Questionado sobre as estimativas do número de casos para Portugal, nos próximos tempos, o epidemiologista prevê que “se o Rt se mantiver no nível em que está agora (1,05) vamos parar aos 1500 casos até ao fim do ano”.

“Se aumentar, por exemplo para 1,1, devemos ter esses 1500 logo no fim deste mês de novembro. Acho difícil chegar aos dois mil, 1500 não me admirava, mas dois mil acho que dificilmente”, conclui.

Acompanhamento hospitalar é “importante”

Ainda assim, o importante nesta fase, defende, “é o acompanhamento dos internamentos hospitalares. A subida a que estamos a assistir em Portugal ainda é muito suave, é verdade que tem sido contínua, mas não nos preocupa muito que tenhamos muitos casos, desde que isso não tenha pressão sobre o sistema nacional de saúde”, indica.

“Neste momento, já sentimos um pouco a pressão hospitalar. O número de pessoas internadas em enfermaria Covid, na última semana tem vindo a aumentar em todo o país, e é aí que temos que nos focar”, sublinha.

Isto é, “se percebermos que o aumento dos internamentos está a ter uma tendência difícil de travar, temos de começar a pensar em medidas complementares”, defende exemplificando com “a limitação de eventos com muitas pessoas, ou o uso obrigatório de máscara em restaurantes e discotecas”.
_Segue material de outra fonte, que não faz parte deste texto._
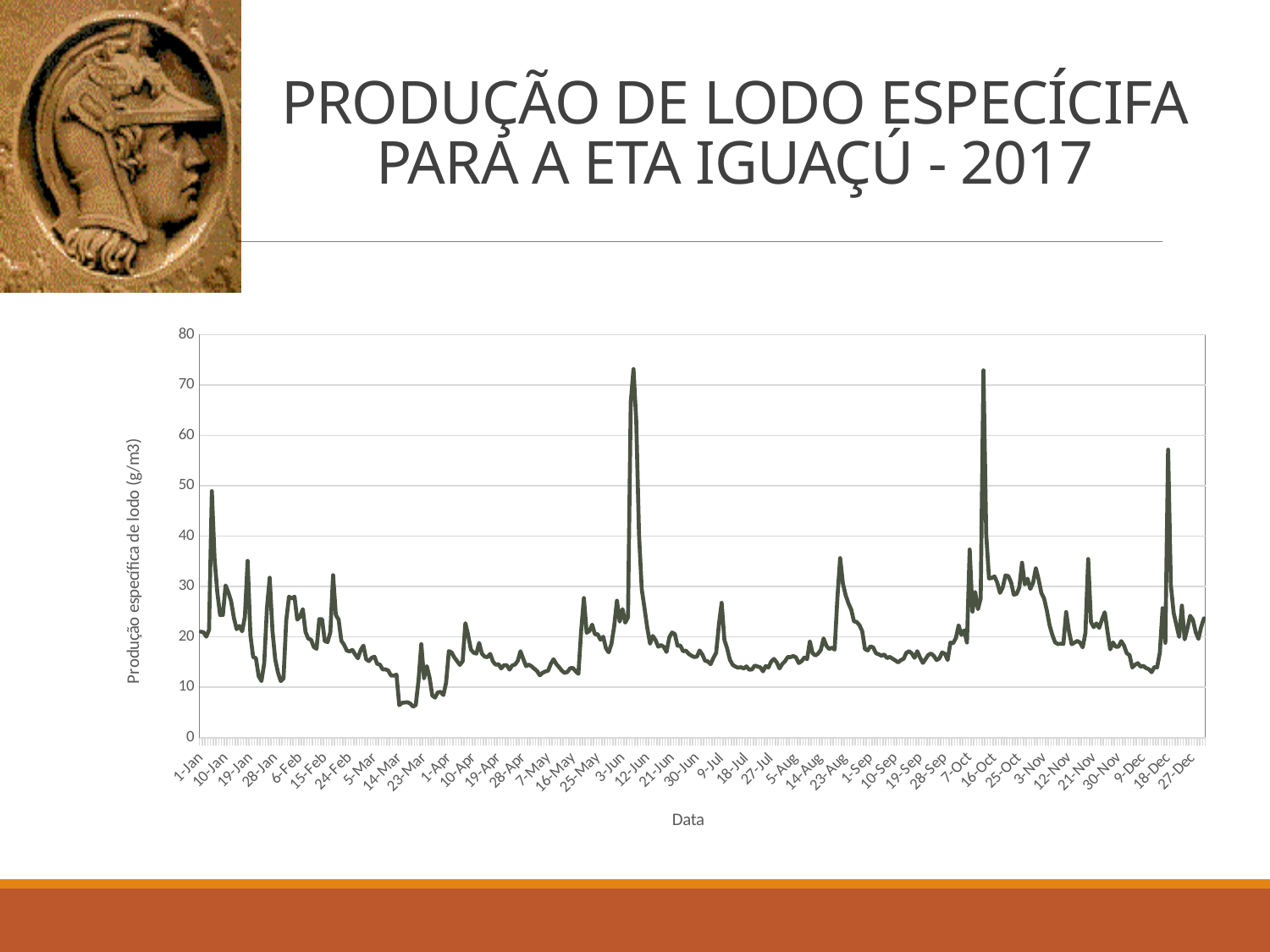
Is the peak value of the line in early January (near 1-Jan to 10-Jan) greater or less than 40? greater What kind of chart is shown on the slide? line chart What is the title of the chart on the slide? PRODUÇÃO DE LODO ESPECÍCIFA PARA A ETA IGUAÇÚ - 2017 What is the maximum value shown on the vertical axis of the chart? 80 Is the lowest value of the line, reached between 14-Mar and 23-Mar, greater or less than 10? less Is the value of the line around 18-Jul greater or less than 20? less Is the peak near 12-Jun higher or lower than the peak near 18-Dec? higher What is the label of the vertical axis of the chart? Produção específica de lodo (g/m3)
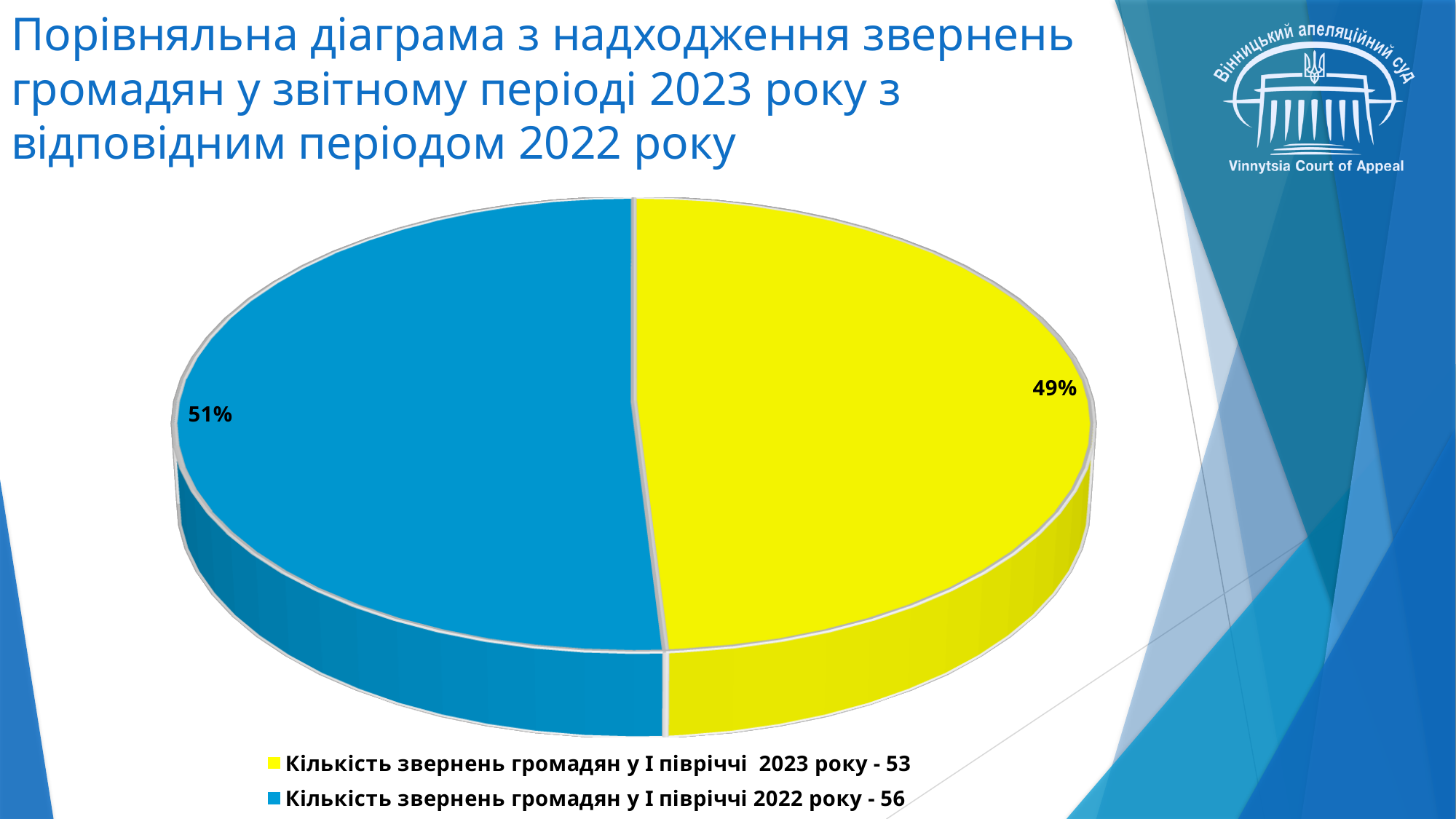
What share of the pie does the slice for appeals in the first half of 2023 (Кількість звернень громадян у І півріччі 2023 року) represent? 49% What colour is the slice representing the first half of 2023? yellow According to the legend, how many citizen appeals were received in the first half of 2023? 53 What is the difference between the number of appeals in the first half of 2022 and the first half of 2023, using the counts in the legend? 3 What share of the pie does the slice for appeals in the first half of 2022 (Кількість звернень громадян у І півріччі 2022 року) represent? 51% What kind of chart is shown on the slide? pie chart How many entries does the legend list? 2 Which period has the larger slice of the pie, the first half of 2023 or the first half of 2022? first half of 2022 Which period has the smallest share of the pie? first half of 2023 What colour is the slice representing the first half of 2022? blue How many slices does the pie chart have? 2 According to the legend, how many citizen appeals were received in the first half of 2022? 56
“Temos de ir vendo que medidas podemos alterar, prejudicando o menos possível a nossa vida social e a economia. Isso vai depender não tanto do aumento do número de casos, mas mais do impacto hospitalar, que para já, não é preocupante”, afirma. “Não tenhamos a sensação de que a coisa vai ficar fora de controlo, ou aumentar desmesuradamente, nada desse género”, reitera.

Aumento de casos na Europa não é exemplo para Portugal

Para Carmo Gomes a situação de aumento na Europa não deve servir de exemplo para Portugal, “porque a cobertura vacinal é inferior à nossa, liberalizaram muito as medidas de distanciamento e entraram praticamente em total liberdade”.

“Se compararmos o que está a acontecer em Portugal com outros países, não é isso que se passa. Não quer dizer que com o tempo, se tivermos um aumento persistente semana após semana, isso não se reflita”, ressalva.

Adicionalmente, o especialista sublinha a importância de avaliar a velocidade do aumento de casos. “Uma coisa é haver um aumento gradual que vamos conseguindo gerir, outra é um aumento repentino, tudo isso tem de ser tido em atenção e estamos a acompanhar.”, refere.

“Portanto, não se pode excluir a possibilidade de termos de fazer um recuo, na minha opinião ainda não é altura para isso, mas que temos de estar muito atentos, isso temos”, afirma.